Unfortunately for James, his performance during the game could produce applause only from Celtics fans, as he scored just 15 points on 5-of-16 shooting, including 0 for 5 from three-point range, in a little over 36 minutes. James did add seven rebounds, nine assists and two blocks, but he also committed seven turnovers and his plus/minus mark of negative-32 was tied for the worst in his lengthy postseason career.

If the lousy outing was a rarity for James, his demonstration of uncanny recall was less so. After a sweep of the Pacers in last year’s playoffs, he was asked about the playmaking help he’d gotten from then-teammate Deron Williams and offered this example:

“You saw that one possession where he swung it to me, I hit Channing [Frye], Channing swung it to him, he pump-faked Myles Turner, looked off Paul George, and laid it up.”

James then acknowledged what some in attendance were likely thinking at the time, saying, “It’s kind of crazy I can replay all the plays in my head, huh?”

In a 2014 story about James’s powers of recall, ESPN’s Brian Windhorst quoted a childhood friend of the future Hall of Famer as saying, “When you play [the video game] ‘Madden’ with him now you have to be careful which teams you take, because he will know what your game plans were in the past when you’ve played with him and he’ll pick the opposing team knowing what plays you want to run.”

“Look, we’re all professional basketball players, so when LeBron remembers something from a basketball game, even if it’s from a few years ago, it doesn’t exactly blow me away,” former Heat teammate Chris Bosh said in that article. “But it’s when he remembers other stuff, like stuff he shouldn’t even know, where you’re like, ‘What?!’ We’ll be watching a football game and he’ll be like, ‘Yeah, that cornerback was taken in the fourth round of the 2008 draft from Central Florida,’ or something. And I’ll be like, ‘How do you know that?’ And he’ll be like, ‘I can’t help it.’ ”

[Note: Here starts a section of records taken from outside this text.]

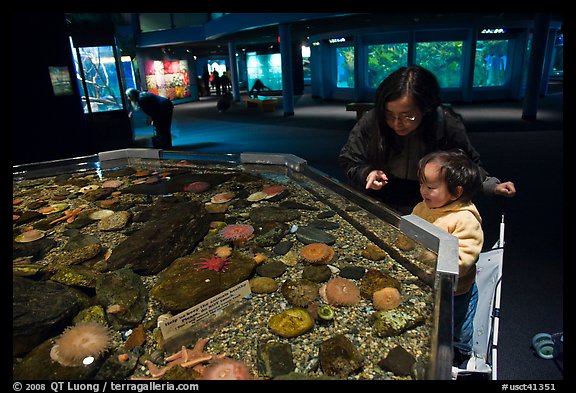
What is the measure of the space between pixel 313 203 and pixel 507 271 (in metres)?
1.71

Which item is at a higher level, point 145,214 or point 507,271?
point 145,214

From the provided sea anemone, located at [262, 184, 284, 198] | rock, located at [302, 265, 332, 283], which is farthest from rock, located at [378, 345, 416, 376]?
sea anemone, located at [262, 184, 284, 198]

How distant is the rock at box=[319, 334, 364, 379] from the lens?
1.06 m

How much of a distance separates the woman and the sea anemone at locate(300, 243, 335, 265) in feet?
1.20

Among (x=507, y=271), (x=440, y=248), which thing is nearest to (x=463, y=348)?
(x=440, y=248)

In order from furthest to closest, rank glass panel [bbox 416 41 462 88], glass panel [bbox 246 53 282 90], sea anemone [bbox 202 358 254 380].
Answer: glass panel [bbox 246 53 282 90]
glass panel [bbox 416 41 462 88]
sea anemone [bbox 202 358 254 380]

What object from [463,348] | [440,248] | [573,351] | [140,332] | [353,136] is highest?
[353,136]

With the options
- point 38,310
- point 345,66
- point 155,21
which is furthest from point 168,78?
point 38,310

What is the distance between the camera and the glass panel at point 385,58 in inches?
578

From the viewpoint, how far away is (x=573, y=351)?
1.38 meters

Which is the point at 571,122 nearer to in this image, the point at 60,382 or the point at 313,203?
the point at 313,203

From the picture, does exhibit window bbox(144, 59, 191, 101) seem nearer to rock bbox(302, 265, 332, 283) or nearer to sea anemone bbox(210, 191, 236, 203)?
sea anemone bbox(210, 191, 236, 203)

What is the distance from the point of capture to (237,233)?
1.99 meters

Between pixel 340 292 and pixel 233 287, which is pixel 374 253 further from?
pixel 233 287
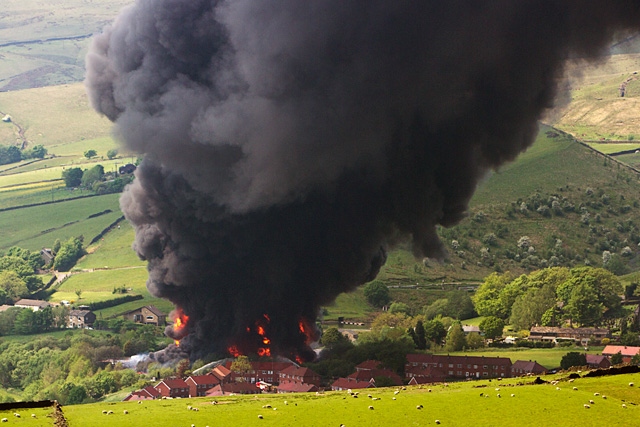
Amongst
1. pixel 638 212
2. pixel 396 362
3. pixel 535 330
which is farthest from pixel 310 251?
pixel 638 212

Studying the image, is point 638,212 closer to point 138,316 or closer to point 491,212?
point 491,212

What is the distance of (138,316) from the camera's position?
474ft

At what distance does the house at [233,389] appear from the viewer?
79.9 meters

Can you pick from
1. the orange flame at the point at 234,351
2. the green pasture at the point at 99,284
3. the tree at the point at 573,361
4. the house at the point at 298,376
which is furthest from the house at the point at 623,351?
the green pasture at the point at 99,284

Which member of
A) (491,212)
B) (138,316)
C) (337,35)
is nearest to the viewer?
(337,35)

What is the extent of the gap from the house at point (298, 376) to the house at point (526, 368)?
15229 millimetres

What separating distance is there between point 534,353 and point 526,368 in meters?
15.0

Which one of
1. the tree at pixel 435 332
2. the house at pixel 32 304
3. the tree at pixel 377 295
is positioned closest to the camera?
the tree at pixel 435 332

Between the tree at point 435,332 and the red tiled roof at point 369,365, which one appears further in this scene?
the tree at point 435,332

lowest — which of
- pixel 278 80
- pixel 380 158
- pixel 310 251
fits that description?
pixel 310 251

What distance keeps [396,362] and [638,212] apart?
115 metres

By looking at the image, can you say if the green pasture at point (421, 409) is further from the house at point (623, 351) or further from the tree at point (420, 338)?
the tree at point (420, 338)

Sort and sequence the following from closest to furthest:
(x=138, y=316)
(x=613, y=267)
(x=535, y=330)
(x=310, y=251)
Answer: (x=310, y=251) < (x=535, y=330) < (x=138, y=316) < (x=613, y=267)

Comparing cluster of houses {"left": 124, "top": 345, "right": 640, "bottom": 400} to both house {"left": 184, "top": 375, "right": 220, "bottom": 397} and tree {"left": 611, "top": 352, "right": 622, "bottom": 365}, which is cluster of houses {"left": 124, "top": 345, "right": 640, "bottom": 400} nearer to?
house {"left": 184, "top": 375, "right": 220, "bottom": 397}
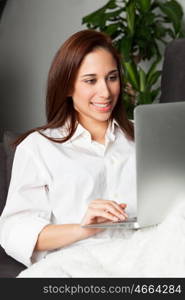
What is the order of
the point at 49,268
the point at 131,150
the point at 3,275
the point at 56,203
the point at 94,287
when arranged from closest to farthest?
the point at 94,287
the point at 49,268
the point at 3,275
the point at 56,203
the point at 131,150

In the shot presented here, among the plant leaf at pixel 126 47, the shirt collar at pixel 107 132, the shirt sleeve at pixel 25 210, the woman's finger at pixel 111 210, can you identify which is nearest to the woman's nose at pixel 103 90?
the shirt collar at pixel 107 132

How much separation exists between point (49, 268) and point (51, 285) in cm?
9

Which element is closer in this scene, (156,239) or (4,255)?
(156,239)

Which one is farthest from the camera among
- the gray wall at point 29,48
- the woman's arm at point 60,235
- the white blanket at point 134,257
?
the gray wall at point 29,48

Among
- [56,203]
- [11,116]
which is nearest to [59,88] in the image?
[56,203]

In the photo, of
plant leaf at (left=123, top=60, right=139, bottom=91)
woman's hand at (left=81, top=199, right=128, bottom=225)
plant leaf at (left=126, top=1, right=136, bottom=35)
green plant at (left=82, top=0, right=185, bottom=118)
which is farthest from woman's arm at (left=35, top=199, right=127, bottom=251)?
plant leaf at (left=126, top=1, right=136, bottom=35)

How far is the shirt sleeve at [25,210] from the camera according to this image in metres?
1.52

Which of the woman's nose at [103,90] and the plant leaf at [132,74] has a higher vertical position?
the woman's nose at [103,90]

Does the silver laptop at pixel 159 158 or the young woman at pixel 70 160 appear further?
the young woman at pixel 70 160

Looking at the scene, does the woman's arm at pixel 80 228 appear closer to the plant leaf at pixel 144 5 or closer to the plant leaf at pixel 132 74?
the plant leaf at pixel 132 74

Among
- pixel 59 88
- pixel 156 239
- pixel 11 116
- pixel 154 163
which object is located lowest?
pixel 11 116

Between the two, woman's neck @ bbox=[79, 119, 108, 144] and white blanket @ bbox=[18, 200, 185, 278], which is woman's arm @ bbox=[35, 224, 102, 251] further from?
woman's neck @ bbox=[79, 119, 108, 144]

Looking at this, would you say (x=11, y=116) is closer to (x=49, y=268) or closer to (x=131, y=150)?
(x=131, y=150)

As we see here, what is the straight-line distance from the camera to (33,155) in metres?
1.62
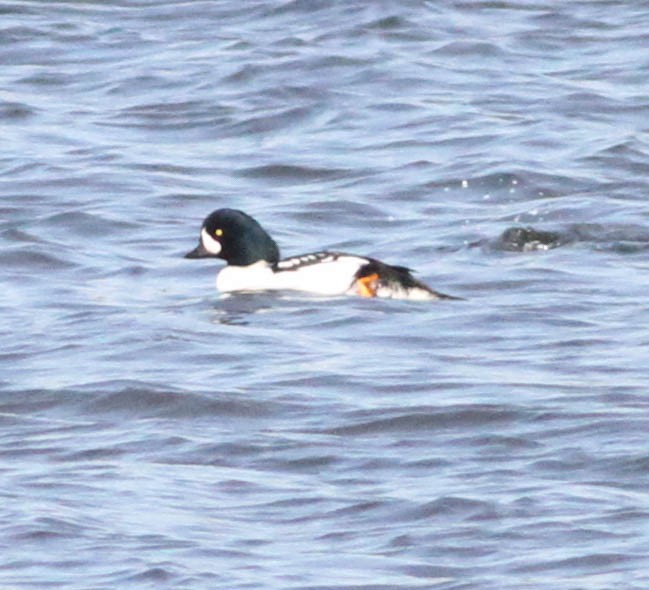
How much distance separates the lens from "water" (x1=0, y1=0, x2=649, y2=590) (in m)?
8.72

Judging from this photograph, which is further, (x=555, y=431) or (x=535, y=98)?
(x=535, y=98)

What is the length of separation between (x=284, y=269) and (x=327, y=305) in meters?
0.58

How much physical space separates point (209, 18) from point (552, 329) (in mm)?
10966

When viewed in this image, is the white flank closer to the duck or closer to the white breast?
the duck

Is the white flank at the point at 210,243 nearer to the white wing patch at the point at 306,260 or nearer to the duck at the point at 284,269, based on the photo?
the duck at the point at 284,269

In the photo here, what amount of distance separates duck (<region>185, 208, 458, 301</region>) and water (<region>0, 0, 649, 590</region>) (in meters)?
0.12

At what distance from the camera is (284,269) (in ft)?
47.3

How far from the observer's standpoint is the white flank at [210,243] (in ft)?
47.8

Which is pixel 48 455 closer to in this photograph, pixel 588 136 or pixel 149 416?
pixel 149 416

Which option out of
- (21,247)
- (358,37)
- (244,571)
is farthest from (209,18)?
(244,571)

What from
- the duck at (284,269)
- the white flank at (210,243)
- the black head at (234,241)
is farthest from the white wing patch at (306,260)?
the white flank at (210,243)

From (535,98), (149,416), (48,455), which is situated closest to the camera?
(48,455)

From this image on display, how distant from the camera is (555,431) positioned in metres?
10.2

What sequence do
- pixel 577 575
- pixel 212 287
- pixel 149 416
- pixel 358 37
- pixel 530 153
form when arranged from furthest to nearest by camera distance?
pixel 358 37 < pixel 530 153 < pixel 212 287 < pixel 149 416 < pixel 577 575
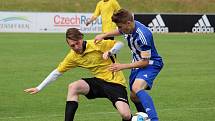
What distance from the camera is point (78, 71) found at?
16.9 meters

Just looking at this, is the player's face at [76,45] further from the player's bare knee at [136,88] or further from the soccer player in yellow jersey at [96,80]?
the player's bare knee at [136,88]

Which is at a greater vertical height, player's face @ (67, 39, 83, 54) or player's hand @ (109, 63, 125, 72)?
player's face @ (67, 39, 83, 54)

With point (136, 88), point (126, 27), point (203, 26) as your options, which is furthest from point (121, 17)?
point (203, 26)

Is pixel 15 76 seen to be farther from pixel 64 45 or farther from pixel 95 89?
pixel 64 45

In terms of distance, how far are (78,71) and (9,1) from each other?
32.4 meters

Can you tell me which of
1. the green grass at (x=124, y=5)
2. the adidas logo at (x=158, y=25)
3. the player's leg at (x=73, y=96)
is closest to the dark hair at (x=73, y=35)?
the player's leg at (x=73, y=96)

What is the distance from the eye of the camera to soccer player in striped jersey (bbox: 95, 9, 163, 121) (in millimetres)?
7758

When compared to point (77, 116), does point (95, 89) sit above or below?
above

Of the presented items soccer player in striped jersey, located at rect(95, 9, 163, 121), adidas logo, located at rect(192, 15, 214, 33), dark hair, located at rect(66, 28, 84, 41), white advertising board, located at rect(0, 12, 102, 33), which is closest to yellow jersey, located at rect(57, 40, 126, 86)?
soccer player in striped jersey, located at rect(95, 9, 163, 121)

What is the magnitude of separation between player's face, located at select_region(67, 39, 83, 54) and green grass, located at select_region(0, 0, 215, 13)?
38508 millimetres

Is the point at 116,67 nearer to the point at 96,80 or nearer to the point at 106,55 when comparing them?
the point at 106,55

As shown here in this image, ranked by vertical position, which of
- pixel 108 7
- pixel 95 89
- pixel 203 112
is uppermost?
pixel 108 7

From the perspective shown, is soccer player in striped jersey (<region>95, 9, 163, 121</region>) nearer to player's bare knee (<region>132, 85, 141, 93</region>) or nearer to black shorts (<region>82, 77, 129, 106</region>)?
player's bare knee (<region>132, 85, 141, 93</region>)

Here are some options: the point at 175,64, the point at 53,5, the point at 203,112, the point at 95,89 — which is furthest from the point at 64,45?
the point at 53,5
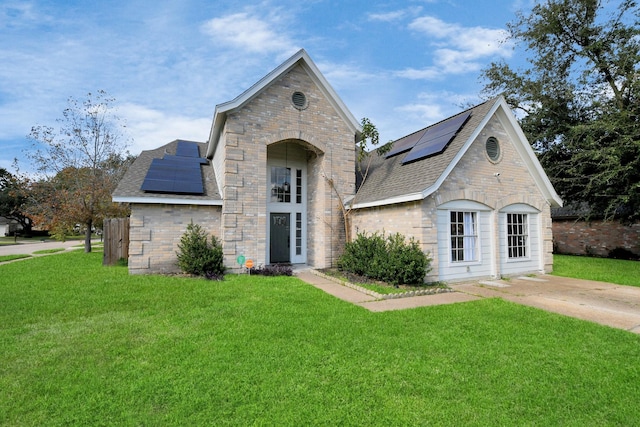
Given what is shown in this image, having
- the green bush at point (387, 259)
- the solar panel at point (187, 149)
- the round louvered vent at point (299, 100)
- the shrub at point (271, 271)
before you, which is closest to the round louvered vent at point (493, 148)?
the green bush at point (387, 259)

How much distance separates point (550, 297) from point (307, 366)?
24.0 feet

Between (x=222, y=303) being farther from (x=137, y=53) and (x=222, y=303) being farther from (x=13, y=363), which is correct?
(x=137, y=53)

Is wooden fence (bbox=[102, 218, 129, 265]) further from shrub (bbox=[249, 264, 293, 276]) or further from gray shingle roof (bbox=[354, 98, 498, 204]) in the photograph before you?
gray shingle roof (bbox=[354, 98, 498, 204])

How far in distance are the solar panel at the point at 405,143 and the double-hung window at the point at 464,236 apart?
393 cm

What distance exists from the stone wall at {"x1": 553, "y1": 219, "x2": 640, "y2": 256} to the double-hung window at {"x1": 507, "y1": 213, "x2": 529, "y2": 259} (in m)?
7.84

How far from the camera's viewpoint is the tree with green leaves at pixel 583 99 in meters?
14.2

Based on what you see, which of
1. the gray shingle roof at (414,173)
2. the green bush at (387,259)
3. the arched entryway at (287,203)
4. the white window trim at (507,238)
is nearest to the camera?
the green bush at (387,259)

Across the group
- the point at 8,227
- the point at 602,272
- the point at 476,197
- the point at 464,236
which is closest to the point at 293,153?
the point at 476,197

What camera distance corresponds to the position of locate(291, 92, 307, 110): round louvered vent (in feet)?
40.7

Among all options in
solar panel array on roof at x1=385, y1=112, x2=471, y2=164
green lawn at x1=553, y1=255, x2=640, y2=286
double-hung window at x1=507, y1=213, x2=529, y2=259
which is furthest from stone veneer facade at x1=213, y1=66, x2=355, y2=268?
green lawn at x1=553, y1=255, x2=640, y2=286

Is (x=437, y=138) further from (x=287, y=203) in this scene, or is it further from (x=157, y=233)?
(x=157, y=233)

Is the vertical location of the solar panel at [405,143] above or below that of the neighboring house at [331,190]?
above

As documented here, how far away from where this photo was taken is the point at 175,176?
12219mm

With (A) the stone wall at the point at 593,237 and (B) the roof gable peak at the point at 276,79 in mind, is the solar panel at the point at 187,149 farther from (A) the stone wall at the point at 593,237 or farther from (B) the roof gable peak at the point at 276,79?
(A) the stone wall at the point at 593,237
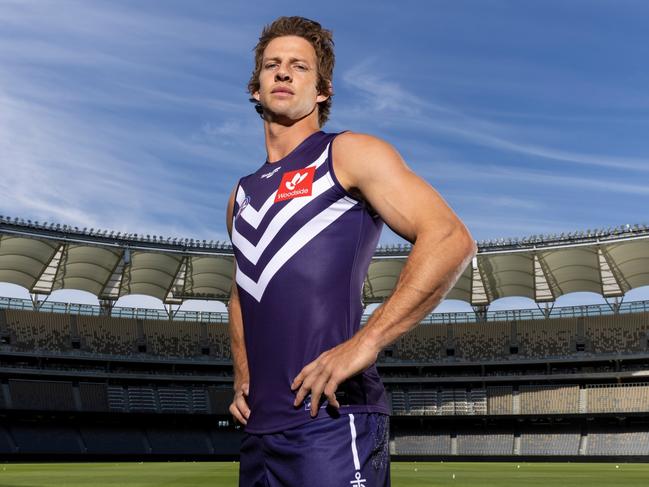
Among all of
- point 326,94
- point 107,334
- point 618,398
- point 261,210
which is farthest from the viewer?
point 107,334

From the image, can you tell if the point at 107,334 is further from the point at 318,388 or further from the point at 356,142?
the point at 318,388

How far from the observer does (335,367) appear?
255cm

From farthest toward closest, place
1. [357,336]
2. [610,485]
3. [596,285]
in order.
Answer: [596,285], [610,485], [357,336]

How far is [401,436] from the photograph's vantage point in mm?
56312

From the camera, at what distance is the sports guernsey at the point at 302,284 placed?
9.00 feet

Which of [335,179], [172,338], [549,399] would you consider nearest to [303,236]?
[335,179]

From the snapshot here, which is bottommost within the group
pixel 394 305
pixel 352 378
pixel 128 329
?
pixel 352 378

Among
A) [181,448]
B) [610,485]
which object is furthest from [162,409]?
[610,485]

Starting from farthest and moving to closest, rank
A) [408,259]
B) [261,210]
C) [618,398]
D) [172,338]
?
[172,338] → [618,398] → [261,210] → [408,259]

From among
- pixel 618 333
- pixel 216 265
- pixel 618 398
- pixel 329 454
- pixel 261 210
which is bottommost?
pixel 329 454

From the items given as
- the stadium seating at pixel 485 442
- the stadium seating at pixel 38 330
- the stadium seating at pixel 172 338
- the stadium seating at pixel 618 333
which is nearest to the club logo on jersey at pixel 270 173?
the stadium seating at pixel 485 442

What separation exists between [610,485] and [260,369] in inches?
932

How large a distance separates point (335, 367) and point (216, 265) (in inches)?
1964

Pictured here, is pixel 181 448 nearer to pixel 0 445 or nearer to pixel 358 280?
pixel 0 445
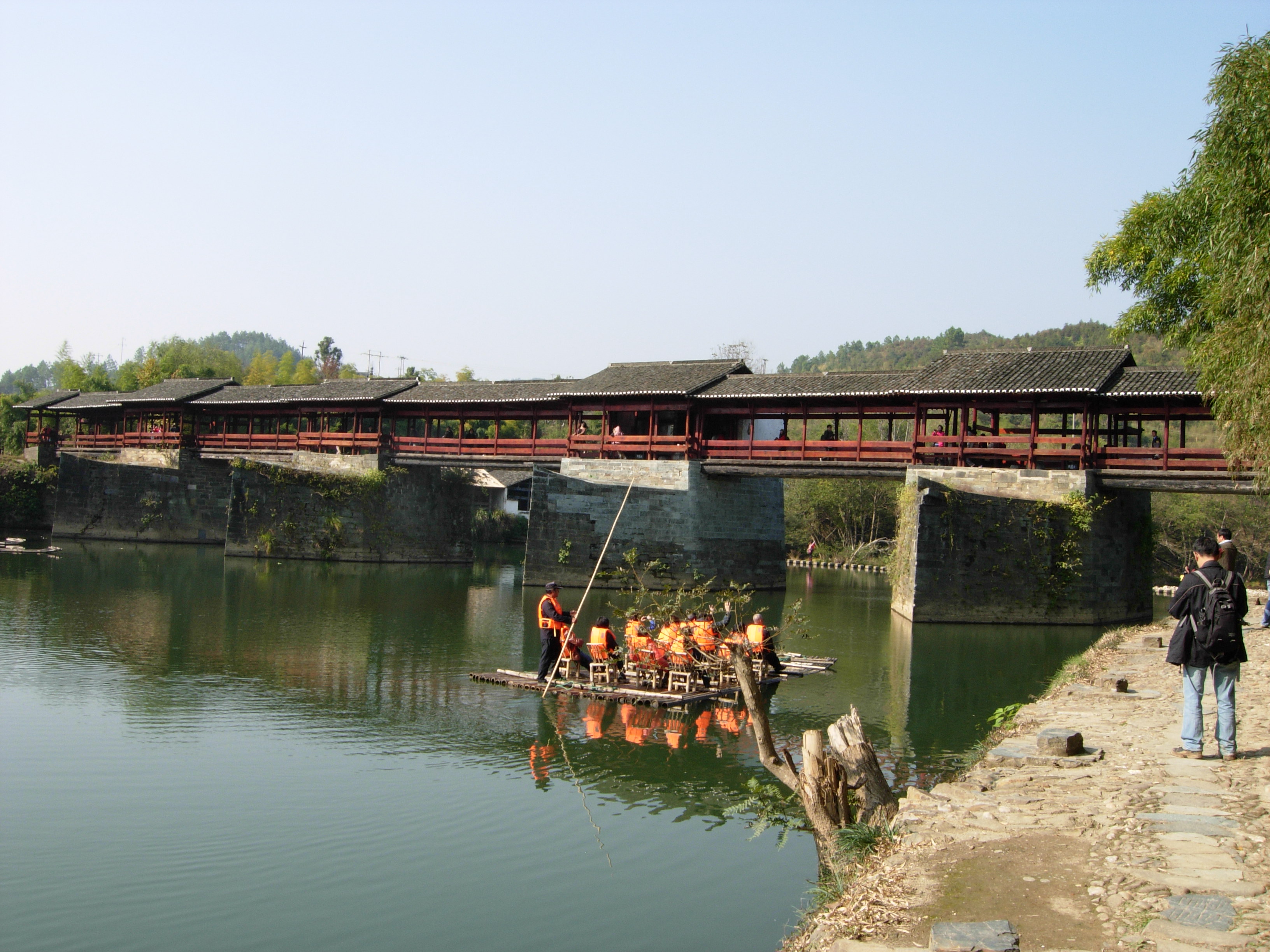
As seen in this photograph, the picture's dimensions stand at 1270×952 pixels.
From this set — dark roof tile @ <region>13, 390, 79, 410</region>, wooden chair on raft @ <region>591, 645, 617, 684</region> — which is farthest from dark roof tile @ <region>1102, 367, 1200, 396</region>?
dark roof tile @ <region>13, 390, 79, 410</region>

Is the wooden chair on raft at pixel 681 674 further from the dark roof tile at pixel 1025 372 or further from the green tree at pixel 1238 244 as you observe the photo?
the dark roof tile at pixel 1025 372

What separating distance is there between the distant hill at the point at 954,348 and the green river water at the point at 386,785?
3692cm

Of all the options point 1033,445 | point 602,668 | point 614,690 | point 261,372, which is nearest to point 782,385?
point 1033,445

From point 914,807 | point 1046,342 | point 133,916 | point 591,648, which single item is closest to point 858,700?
point 591,648

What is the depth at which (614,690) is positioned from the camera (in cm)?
1204

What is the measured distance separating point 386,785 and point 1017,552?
47.8ft

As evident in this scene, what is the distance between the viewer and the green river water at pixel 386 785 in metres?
6.14

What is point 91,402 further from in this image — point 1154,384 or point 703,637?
point 1154,384

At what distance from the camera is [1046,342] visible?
79.1 m

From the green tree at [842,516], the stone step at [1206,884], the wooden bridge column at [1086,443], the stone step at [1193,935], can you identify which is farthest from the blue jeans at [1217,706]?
the green tree at [842,516]

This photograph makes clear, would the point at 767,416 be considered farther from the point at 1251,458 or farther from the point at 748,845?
the point at 748,845

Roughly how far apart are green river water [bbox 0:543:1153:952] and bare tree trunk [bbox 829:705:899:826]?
639 millimetres

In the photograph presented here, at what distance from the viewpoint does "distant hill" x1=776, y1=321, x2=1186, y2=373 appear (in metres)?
67.0

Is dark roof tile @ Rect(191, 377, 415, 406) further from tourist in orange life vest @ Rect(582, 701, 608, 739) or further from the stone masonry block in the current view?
the stone masonry block
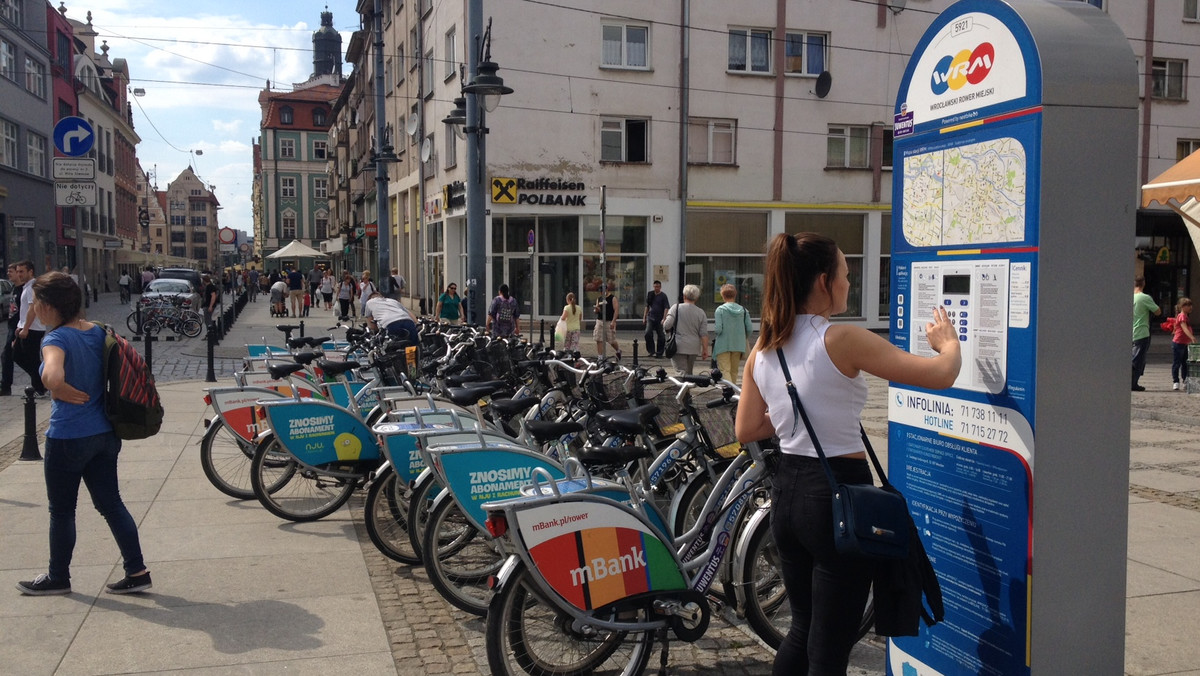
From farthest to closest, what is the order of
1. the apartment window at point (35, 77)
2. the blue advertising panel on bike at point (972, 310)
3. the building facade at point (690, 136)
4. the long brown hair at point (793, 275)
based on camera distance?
the apartment window at point (35, 77), the building facade at point (690, 136), the blue advertising panel on bike at point (972, 310), the long brown hair at point (793, 275)

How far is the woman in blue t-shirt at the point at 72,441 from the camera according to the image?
17.1ft

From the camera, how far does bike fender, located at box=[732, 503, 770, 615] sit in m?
4.42

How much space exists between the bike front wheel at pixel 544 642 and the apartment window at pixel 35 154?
146 feet

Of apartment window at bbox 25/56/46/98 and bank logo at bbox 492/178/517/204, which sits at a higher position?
apartment window at bbox 25/56/46/98

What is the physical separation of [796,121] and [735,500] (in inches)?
992

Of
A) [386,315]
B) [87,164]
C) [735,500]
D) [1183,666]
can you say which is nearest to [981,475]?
[735,500]

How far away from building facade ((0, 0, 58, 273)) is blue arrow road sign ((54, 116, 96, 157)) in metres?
27.4

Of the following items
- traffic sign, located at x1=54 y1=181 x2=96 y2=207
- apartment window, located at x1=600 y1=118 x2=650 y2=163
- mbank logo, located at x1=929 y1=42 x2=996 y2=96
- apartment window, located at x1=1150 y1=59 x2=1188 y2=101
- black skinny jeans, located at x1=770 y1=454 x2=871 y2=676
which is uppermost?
apartment window, located at x1=1150 y1=59 x2=1188 y2=101

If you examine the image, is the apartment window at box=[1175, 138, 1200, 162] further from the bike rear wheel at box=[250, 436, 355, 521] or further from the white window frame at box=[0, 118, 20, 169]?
the white window frame at box=[0, 118, 20, 169]

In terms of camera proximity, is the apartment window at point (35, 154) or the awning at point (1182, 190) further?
the apartment window at point (35, 154)

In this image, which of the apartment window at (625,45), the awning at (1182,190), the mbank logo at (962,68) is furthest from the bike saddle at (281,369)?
the apartment window at (625,45)

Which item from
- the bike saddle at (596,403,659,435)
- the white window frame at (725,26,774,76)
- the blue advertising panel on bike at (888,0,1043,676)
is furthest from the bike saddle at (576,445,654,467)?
the white window frame at (725,26,774,76)

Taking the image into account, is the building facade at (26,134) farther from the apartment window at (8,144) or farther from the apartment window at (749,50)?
the apartment window at (749,50)

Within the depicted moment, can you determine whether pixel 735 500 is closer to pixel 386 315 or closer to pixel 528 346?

“He remembers everything,” James’s high school coach, Kenneth Dambrot, told USA Today in 2013. “What you have is a mix of unbelievable instincts and an ability to learn at a very fast rate, and so he can go back in his mind and analyze what they’re doing. I’ve been around a lot of players over the years, and there are a lot of guys who understand the game. I’ve never seen one who understands it better than him.”

While speaking recently on “The Bill Simmons Podcast,” former Cavs general manager David Griffin was describing James’s cerebral approach to the basketball. “We used to joke that he was a computer on learning mode,” Griffin said. “He’s such a savant, and he figures out the angles to such a huge degree that it’s not a surprise he’s figured out how to game the system a little bit.”

“There’s literally nothing you can show him that he can’t do. There’s no play you’ll run against him he can’t name, and then go out there and teach your players how to do it better than anyone else,” Griffin added.

To judge from Game 1, it would seem that James is going to have to be much better than anyone else on the court for his underwhelming team to have a chance to win. He was just that during the previous round, a sweep of the top-seeded Raptors in which the 15th-year veteran averaged 34.0 points, 8.3 rebounds, 11.3 assists and 1.8 steals, but his quest to reach an eighth straight NBA Finals appears to be in jeopardy.

If things continue to go badly for Cleveland, we may see a return of the James who has occasionally looking disengaged in postseason setbacks. As those who know him have explained over the years, that can sometimes happen because he is actually taking sharp note of everything that is happening, including negative events that are hard to swallow.

“At times his memory can be a bad thing,” Spoelstra told Windhorst. “Because he remembers his failures, too.”